• [Try it]:
Going through the material underneath, give only the number of lines that contain "United".

[Start of section]

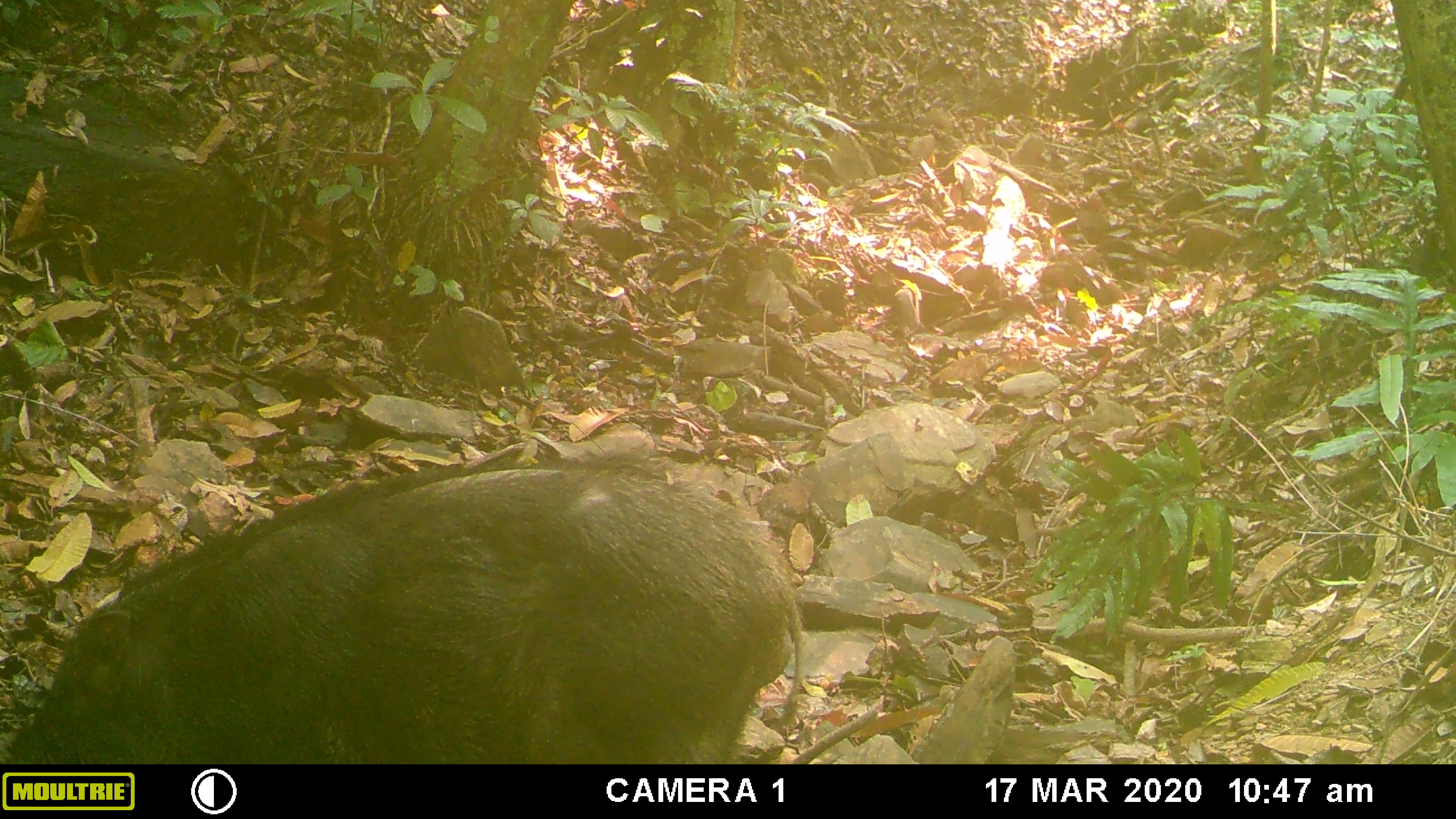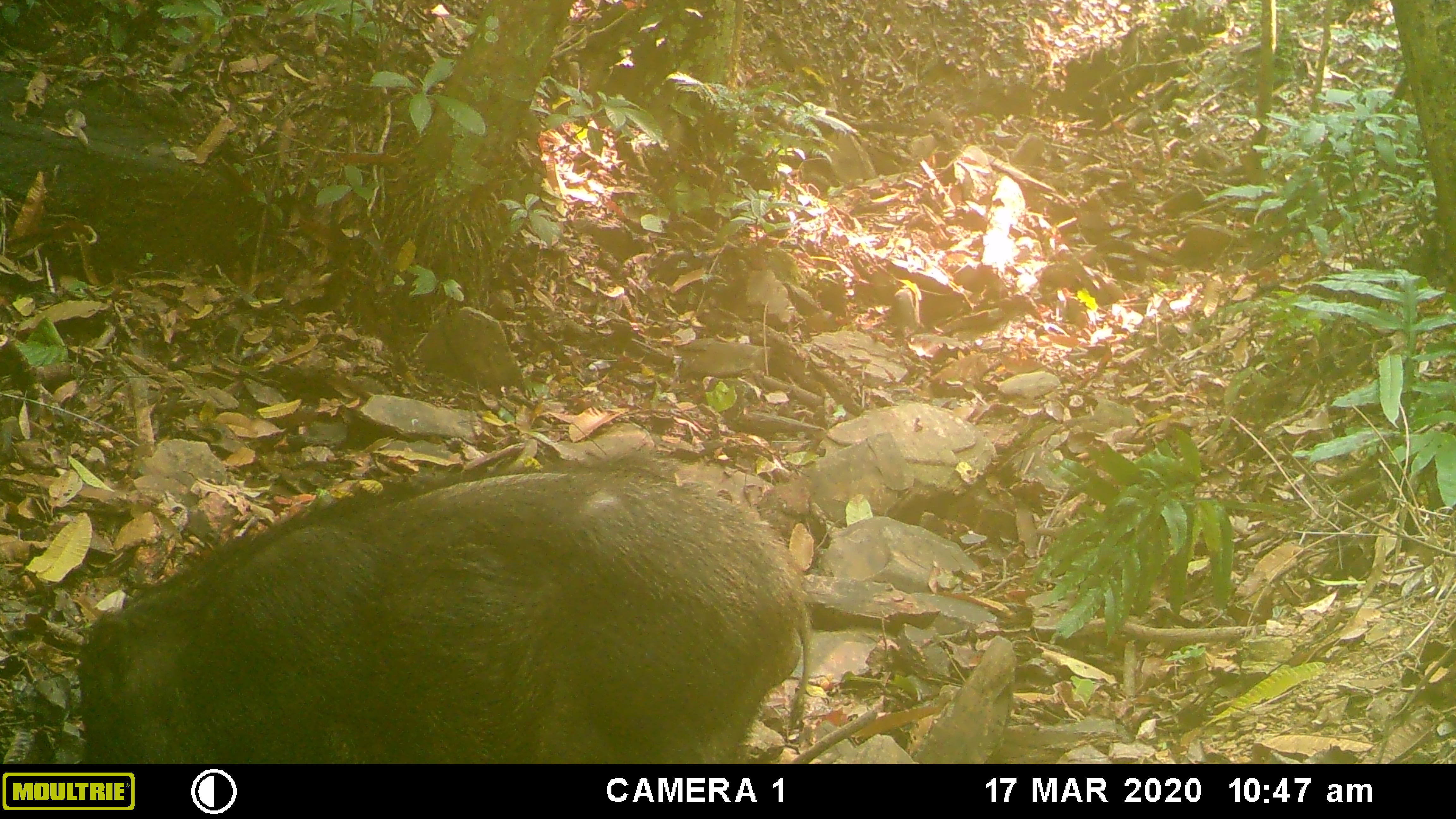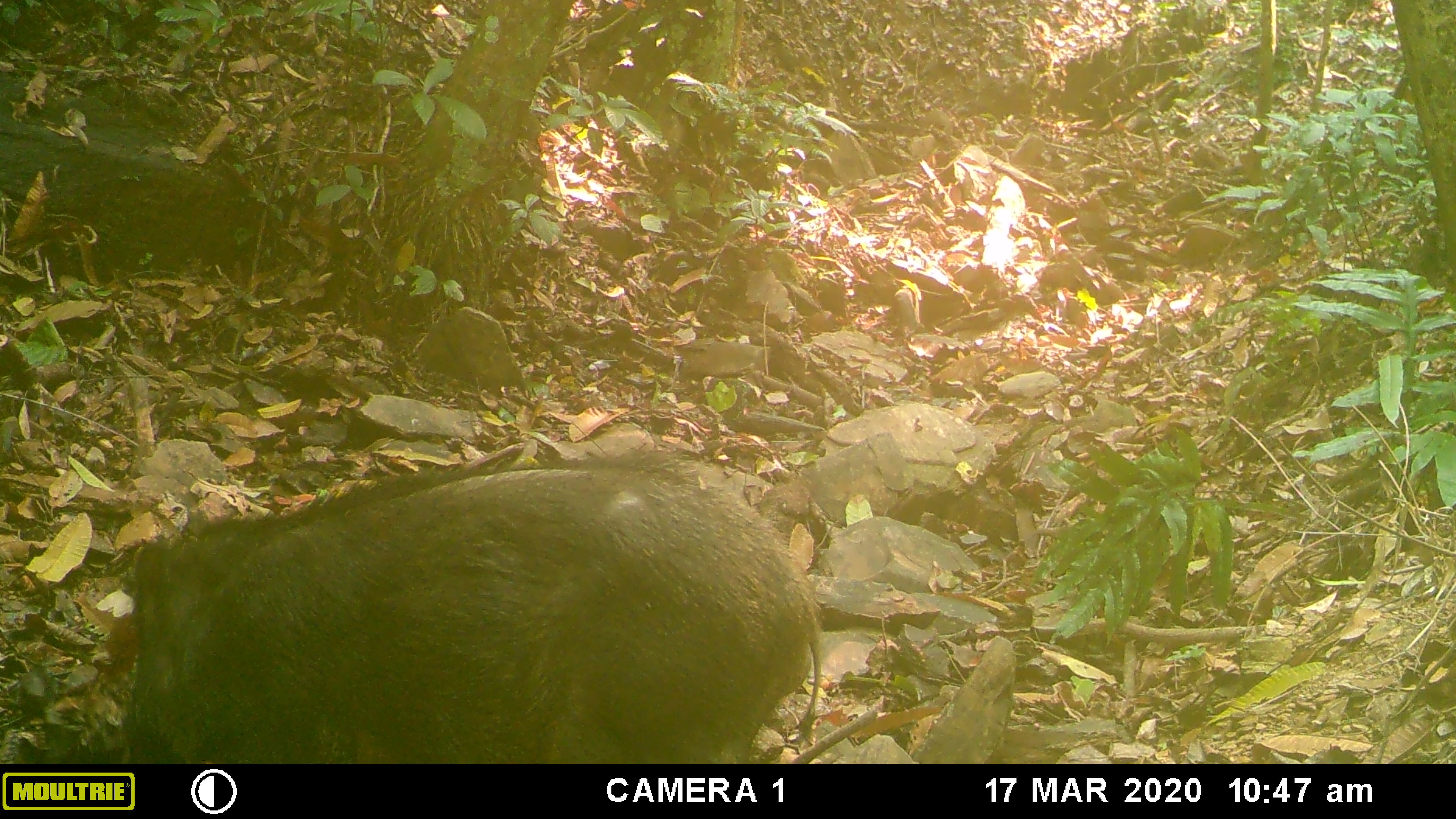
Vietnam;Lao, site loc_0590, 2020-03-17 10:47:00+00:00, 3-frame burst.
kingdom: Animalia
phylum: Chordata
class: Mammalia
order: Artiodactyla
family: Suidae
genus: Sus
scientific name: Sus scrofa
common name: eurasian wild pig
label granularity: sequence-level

[End of section]
[Start of section]

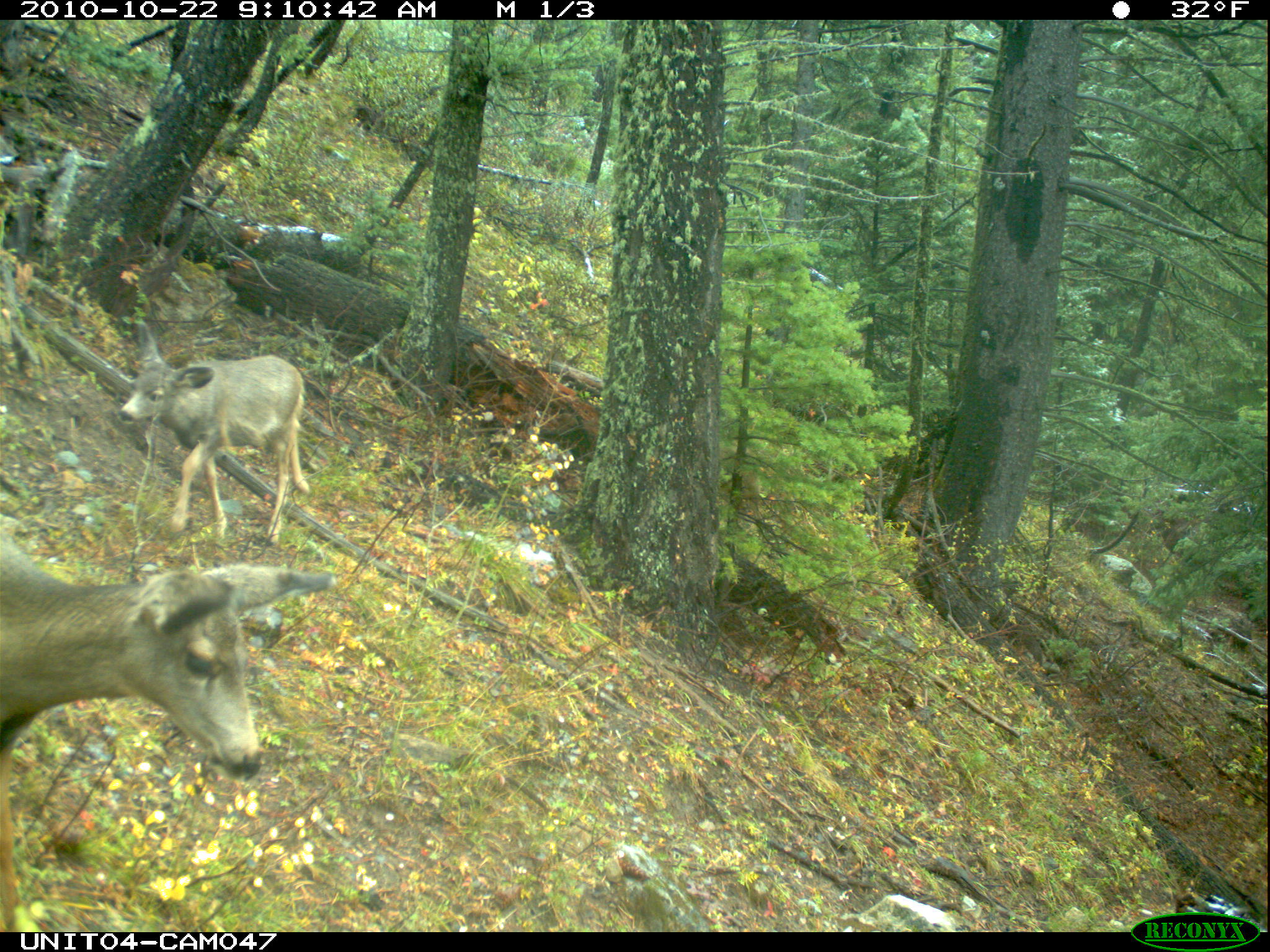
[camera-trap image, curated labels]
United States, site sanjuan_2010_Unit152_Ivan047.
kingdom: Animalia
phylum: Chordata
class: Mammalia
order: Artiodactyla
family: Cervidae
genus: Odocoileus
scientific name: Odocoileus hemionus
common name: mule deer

[End of section]
[Start of section]

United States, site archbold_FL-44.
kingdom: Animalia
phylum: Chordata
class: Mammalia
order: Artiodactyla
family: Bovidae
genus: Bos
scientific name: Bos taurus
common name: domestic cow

[End of section]

• [Exercise result]:
2